Here’s my first post regarding my new book, Lessons from the Music Room. It will be available as a paperback and as an eBook from most of the major book sellers. (See below)
Available on ebook at the following retailer:
I wrote the book for several reasons. First, I have mentored many music teachers over the span of my career of 28 years (nearly 29 now). As I get older, I thought to myself, “Why don’t you write down all these great ideas for your mentees?” So that’s partly what got me started. Second, I have found that I regularly post on district discussion pages about cool things I have developed, things that worked for me, great tips on accomplishing a teaching goal, etc.
I have received good feedback from my fellow teachers that my ideas were usable and in fact, FUN to implement and they really helped. So, I know that I can make a difference with veteran teachers. And third, I wanted to help new teachers and veteran teachers to become the center of their school – the music experts of the community who create exceptional programs, are sympathetic and intuitive teachers and who make a difference in children’s lives for many years to come.

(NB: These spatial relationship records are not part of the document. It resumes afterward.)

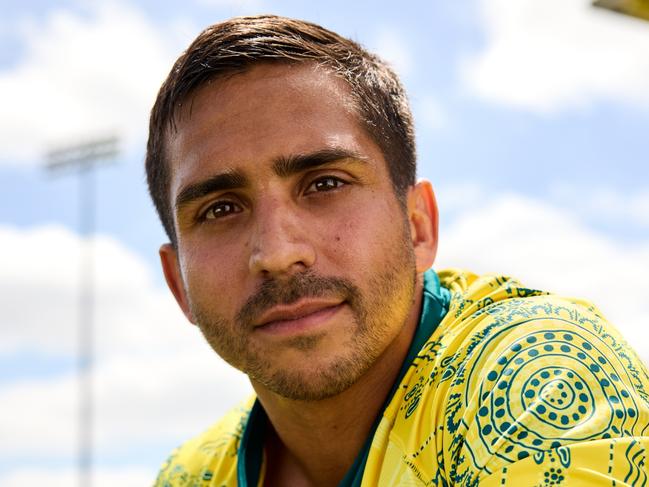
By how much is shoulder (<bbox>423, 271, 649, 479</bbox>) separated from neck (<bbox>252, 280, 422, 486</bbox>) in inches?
10.2

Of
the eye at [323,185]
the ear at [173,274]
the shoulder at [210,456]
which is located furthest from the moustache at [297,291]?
the shoulder at [210,456]

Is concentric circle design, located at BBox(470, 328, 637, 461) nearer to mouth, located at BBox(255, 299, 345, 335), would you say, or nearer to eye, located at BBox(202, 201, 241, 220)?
mouth, located at BBox(255, 299, 345, 335)

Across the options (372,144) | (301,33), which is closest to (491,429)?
(372,144)

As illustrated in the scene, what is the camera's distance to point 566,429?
179cm

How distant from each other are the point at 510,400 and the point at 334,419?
0.79 metres

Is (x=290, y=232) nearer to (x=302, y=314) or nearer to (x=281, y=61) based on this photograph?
(x=302, y=314)

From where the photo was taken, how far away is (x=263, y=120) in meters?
2.42

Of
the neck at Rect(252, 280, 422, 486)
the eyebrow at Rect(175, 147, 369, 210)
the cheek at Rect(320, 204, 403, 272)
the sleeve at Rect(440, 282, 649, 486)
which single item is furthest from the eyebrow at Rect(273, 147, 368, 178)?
the sleeve at Rect(440, 282, 649, 486)

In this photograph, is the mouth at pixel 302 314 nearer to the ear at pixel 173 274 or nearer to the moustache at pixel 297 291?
the moustache at pixel 297 291

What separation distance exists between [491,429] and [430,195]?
1.07m

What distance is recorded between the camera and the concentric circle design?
1.80 metres

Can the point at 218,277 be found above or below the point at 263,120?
below

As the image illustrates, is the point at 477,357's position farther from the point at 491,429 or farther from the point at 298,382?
the point at 298,382

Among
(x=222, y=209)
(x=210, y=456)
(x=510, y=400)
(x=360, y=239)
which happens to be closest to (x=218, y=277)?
(x=222, y=209)
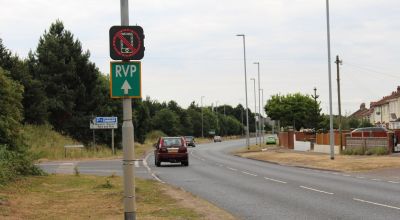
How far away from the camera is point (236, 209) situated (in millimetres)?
13469

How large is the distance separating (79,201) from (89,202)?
1.16 feet

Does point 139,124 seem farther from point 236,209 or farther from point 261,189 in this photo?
point 236,209

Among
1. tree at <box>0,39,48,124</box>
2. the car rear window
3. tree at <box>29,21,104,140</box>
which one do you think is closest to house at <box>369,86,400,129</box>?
→ tree at <box>29,21,104,140</box>

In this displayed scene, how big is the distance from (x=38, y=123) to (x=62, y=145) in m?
3.86

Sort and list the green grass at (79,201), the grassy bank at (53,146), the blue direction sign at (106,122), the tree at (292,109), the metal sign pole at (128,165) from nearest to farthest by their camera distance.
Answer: the metal sign pole at (128,165), the green grass at (79,201), the grassy bank at (53,146), the blue direction sign at (106,122), the tree at (292,109)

I also wanted to help teachers avoid burnout and physical exhaustion because they are working so hard to keep organized and plan for all the concerts and special things that we music teachers do on a daily basis.
So, I wrote the book. My hope is that the book can be used as a supplemental text for colleges and universities in music education courses. I hope that new and nearly new music teachers can use some of my ideas to start the next school year off with a bang. Well organized classroom, well organized performance groups, good insight toward students who may have some behavior issues, and assist teachers to learn to work well with administrators and their colleagues.
I would like this blog to become a forum for topics relating to teaching elementary school or general music classes in middle and high school. I haven’t taught at those levels for a very long time, but children are children. They are people. People have problems and successes at whatever level they are in their journey exploring music. So, this may be helpful for choir, band and orchestra teachers as well. We’ll see.
In closing this blog post, look here for information that may or may not be in my book, and I hope to build a following so that we as music educators can help each other become the best teachers that we can be. I know I am still learning, and love new ideas and ways to do things.